Friendly Feticide

Years ago, a dear friend of mine used to walk me to my car. He did this for any female’s safety. He was the only person that after working 2 jobs would stay up’til I got off my shift at the local family restaurant (like 1-2am) to meet with me and share notes about the quizzes/projects that we had due. I would miss the meetings because of a double shift or 2nd job that I was assigned. He made sure that I didn’t fail. I appreciated his respect for my drive. I appreciated his willingness to help even with a son of his own. We were never intimate but deeper than that…true friends.
I wanted to make my father proud that I carried his name (even though he’s always stated that he is).
He wanted to make his entire family proud by making it out of the small town that seemed to have trapped them.

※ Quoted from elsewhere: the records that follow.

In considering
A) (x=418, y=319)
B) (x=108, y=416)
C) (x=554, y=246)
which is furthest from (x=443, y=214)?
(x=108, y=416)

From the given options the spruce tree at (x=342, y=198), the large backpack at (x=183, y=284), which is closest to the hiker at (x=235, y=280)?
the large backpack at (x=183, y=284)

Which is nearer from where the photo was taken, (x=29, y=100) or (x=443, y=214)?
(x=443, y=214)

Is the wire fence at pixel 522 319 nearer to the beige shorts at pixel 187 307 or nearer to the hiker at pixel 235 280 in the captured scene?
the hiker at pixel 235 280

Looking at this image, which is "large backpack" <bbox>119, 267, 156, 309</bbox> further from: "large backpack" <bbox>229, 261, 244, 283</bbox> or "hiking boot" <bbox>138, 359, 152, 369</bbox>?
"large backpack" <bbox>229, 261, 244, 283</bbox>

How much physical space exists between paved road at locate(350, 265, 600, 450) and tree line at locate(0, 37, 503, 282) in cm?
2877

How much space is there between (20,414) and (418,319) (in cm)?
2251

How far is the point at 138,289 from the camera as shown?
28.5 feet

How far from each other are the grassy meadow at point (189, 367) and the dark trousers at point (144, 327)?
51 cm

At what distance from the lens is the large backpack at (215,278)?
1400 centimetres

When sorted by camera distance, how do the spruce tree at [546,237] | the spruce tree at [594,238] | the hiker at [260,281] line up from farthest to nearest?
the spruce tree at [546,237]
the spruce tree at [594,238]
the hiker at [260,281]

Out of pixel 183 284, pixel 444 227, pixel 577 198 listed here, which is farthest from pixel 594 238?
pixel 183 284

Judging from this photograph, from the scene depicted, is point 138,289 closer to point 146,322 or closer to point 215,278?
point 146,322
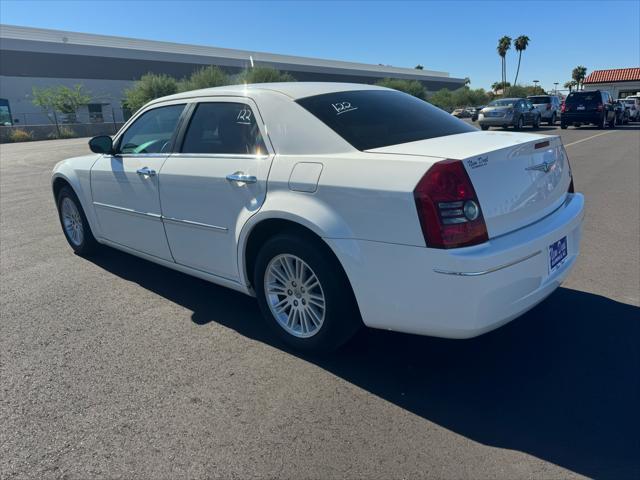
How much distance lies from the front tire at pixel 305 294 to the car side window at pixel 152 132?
61.1 inches

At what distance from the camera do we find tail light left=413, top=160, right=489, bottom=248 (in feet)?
8.39

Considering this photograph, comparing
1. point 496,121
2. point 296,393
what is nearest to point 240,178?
point 296,393

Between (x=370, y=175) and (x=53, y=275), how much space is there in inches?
153

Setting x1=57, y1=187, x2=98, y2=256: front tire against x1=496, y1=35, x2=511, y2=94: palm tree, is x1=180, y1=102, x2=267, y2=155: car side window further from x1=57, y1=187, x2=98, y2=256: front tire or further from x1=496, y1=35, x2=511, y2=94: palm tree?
x1=496, y1=35, x2=511, y2=94: palm tree

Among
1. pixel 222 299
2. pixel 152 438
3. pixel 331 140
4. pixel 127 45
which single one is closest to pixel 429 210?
pixel 331 140

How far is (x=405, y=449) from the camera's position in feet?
7.98

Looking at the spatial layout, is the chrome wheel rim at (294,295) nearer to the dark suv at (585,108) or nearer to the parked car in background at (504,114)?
the parked car in background at (504,114)

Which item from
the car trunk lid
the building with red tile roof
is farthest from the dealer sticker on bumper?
the building with red tile roof

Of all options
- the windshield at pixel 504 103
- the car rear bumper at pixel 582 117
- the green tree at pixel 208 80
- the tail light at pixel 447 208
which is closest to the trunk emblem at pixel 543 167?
the tail light at pixel 447 208

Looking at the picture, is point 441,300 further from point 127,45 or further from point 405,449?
point 127,45

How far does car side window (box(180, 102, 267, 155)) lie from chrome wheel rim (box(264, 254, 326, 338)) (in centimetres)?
81

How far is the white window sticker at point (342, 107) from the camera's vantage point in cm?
338

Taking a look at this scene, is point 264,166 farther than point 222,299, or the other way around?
point 222,299

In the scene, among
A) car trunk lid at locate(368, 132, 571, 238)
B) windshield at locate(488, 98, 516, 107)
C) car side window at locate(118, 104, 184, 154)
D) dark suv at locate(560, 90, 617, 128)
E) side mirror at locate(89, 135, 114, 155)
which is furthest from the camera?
dark suv at locate(560, 90, 617, 128)
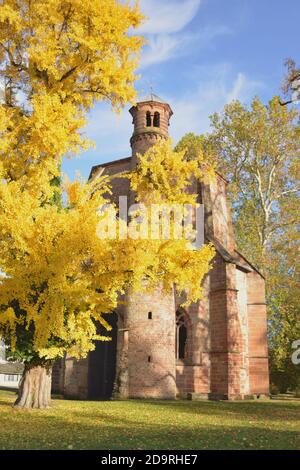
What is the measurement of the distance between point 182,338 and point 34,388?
1143 cm

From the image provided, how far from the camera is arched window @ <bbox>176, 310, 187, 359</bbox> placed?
77.7ft

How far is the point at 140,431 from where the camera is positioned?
31.3 ft

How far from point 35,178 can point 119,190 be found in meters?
14.0

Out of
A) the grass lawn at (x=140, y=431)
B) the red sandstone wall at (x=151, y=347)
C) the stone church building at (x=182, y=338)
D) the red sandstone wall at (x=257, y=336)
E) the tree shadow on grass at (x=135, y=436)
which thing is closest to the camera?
the tree shadow on grass at (x=135, y=436)

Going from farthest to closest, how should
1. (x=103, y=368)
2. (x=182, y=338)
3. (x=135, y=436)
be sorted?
(x=103, y=368) → (x=182, y=338) → (x=135, y=436)

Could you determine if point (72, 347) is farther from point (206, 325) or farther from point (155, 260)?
point (206, 325)

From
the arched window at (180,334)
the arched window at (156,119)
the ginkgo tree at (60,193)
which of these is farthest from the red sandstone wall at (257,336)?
the ginkgo tree at (60,193)

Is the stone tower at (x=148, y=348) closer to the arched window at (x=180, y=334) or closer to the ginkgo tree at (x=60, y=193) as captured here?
the arched window at (x=180, y=334)

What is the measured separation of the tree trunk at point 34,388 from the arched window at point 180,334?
35.4ft

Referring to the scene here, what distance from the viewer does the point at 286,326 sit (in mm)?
28688

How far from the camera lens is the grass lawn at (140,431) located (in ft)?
25.3

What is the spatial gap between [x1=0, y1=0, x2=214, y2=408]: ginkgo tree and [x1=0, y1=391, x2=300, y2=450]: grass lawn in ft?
5.85

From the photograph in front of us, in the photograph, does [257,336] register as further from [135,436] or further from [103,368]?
[135,436]

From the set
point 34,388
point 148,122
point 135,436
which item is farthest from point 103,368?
point 135,436
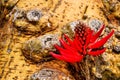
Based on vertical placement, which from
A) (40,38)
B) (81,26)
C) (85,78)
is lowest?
(85,78)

He was the first in his family to do a lot of things.

On one side, he was trying to end things with a female that was trying everything in her to hold onto the man that she had fallen for but whose heart still belonged to another.

On the other, was a female that was giving a chance back to a man that had begged and pleaded for a 2nd chance and was trying to prove himself through accomplishments.

In between came the reality of using one’s love as a substitution of another.

The last things that I heard was in this order:
1. The one he had always loved was giving him that second chance.
2. The new one that loved him was with child.
3. He was convicted for homicide and feticide.

It’s not for me to have any judgment on the entire thing. I didn’t go to the court procedures. I don’t think he wanted to be remembered that way.  People make their own choices in life. I wish he had talked with me before he acted. What I do know is that most people still have a cabinet of privacy in their head no matter how much of friends you two are.

I still remember that guy that was so kind to me. I think the human in me related to his vulnerability but my heart has so much sadness of his decisions.

There is an EXTREME thin line between love and hate. Some others that new him said they would have never thought of him in that way. I feel there’s no limit to anyone when the line is crossed. Hate can be composed of everything from self-preservation to resentment…all the things that carry no compassion.
I believe love is natural between all of us while hate is a choice. Since I’m human, I’ll admit that I don’t hate anyone but, there are a few that I added weave, makeup, and even fake boobs to my love for them. I have love for just the fact they’re human but the rest of them is so phony, they get the artificial crap. It’s paper plates all day because they broke my china set love.



I later fell for a man that wished he could reset his life in order to love me back. I think this memory helped me understand that I needed to step away.

I knew I had to keep certain things in order to find who I was looking for. Life taught me that he may not have known to do the same. While I thought I’d meet him someday, he said, ‘I never thought I’d meet someone like you.’ He had given up hope so, he didn’t prepare...

So people have asked what keeps me going toward my dreams?
I’ve seen what happens when you lose hope.

Love those dear to you (and not so dear). Love is everything.